You're right. It's really hard to bridge that gap without family money.

I'll be forever grateful that my dad sacrificed a lot of time and money on me in karting, but we didn't have the kind of money it takes to go any farther. Luckily, I was one of the first kart drivers to win the Skip Barber scholarship. That was really what allowed me to move from karts to cars.

I was a Skip Barber spokesperson, sponsored by the school for about four years: two years in Formula Dodge, two years in the Barber Pro series. Then I found an investor so I could take the next step in my career.

Basically that means someone invests in your career in the hopes of sharing in later financial returns? That's common in sports like boxing.

It was a lot like a startup seeking angel investors. I had to pitch quite a few people to find someone willing to invest in my career and allow me to build a platform of results.

During that process, I learned a lot about research, about negotiating, about crafting presentations. It really was like pitching a startup to investors, except the startup was me.

It was a ton of work with almost no return, but I didn't care. I knew that given an opportunity, I could succeed. I just had to find that opportunity.

Even so, it was a struggle. In 2005, I was in a horribly underfunded car. In 2006 and 2007, I was basically jobless. I went to race tracks every weekend, talking to owners, talking to teams, trying to find any ride I could that would help get my career on track.

At one point, I was out of money, realizing that no matter how badly I wanted it, there wasn't much time left before I would just have to move on.

And then the Rahal team called and said, "Can you be ready for Mid-Ohio?"

So you went from a part-time gig in a Porsche sports car to the IndyCar Series?

The next thing I know I'm getting fitted for a jumpsuit so I can jump in a car I don't know -- and Bobby Rahal and David Letterman are my bosses.

No pressure. (Laughs.)

That was a huge opportunity, but it had to feel like a make-or-break moment. Wanting it is one thing. Proving you belong is another.

I had to use that energy in a positive way. In racing, one mistake spells disaster, but you still have to push 110 percent. That's what good racing drivers do.

More than anything, controlling how you mentally and emotionally process things is huge. Earlier in my career, I would get excited and let the pressure of a big opportunity almost consume me, and rarely did that turn out well.

The key is to believe yourself.

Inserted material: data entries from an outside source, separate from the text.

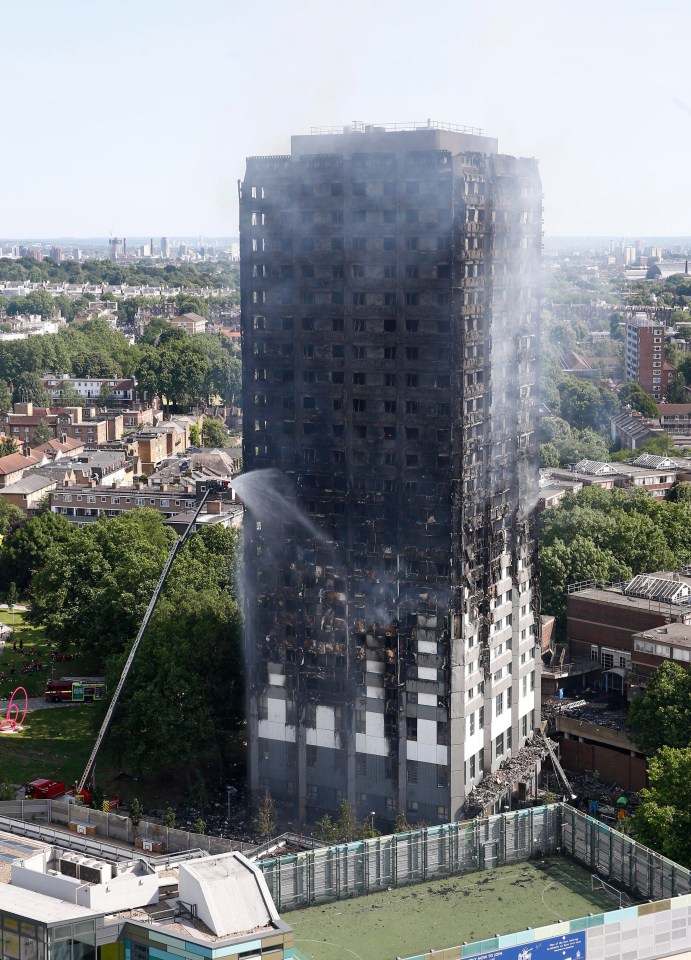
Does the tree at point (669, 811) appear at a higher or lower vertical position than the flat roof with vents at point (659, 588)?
lower

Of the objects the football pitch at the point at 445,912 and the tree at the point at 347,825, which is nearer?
the football pitch at the point at 445,912

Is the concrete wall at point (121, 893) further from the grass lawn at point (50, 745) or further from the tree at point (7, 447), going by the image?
the tree at point (7, 447)

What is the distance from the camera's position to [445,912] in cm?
4234

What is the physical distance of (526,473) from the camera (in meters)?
66.8

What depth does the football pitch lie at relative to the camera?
40.3m

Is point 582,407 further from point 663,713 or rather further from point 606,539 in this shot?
point 663,713

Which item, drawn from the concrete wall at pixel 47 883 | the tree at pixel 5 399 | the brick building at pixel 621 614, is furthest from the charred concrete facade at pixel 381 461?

Doubting is a huge problem in racing or in anything.

That and you have to be selfish. (Laughs.) Racing is an extremely selfish sport. Drivers are fighting for seats at every level, especially this one. There are only 21 seats on a given weekend. (For the Indy 500, the field is expanded to 33 cars.)

?You have to be extremely aggressive -- and have the confidence to believe you deserve the spot.

When you won the championship, was your first feeling one of joy or of relief?

I won the championship by three points. It came down to the last lap of the final race.

When I realized I had won, it was definitely a feeling of relief. If you're in the points race, the pressure rides you all season. It's the first thing you think about when you wake up and the last thing you think about at night. It's always there.

Winning a championship is the most respected accomplishment in racing. So it was with me every practice, every lap. So the first feeling was relief.

Then it shifts to joy. I remember on the cool-down lap thinking of all those days in a trailer at a small kart track, sweating my ass off with my dad, wrenching on karts. That whole journey flashed through my mind.

Just like your first win, your first championship is such an overwhelming elephant in the room, in your head, that you really have to work at controlling it and keeping it at bay. You have to keep telling yourself, "Just doing what you know how to do," despite the immense pressure coming from your team, your sponsors, your competitors but most of all from within yourself.

That's another great thing about finding your passion. Everything it takes to get there, everything that is on the line--that's what makes the pursuit possible.

So that's what I would say: Find something you care about so much that it is the center of your professional world. That will give you the drive and work ethic you'll need to have the opportunity to succeed.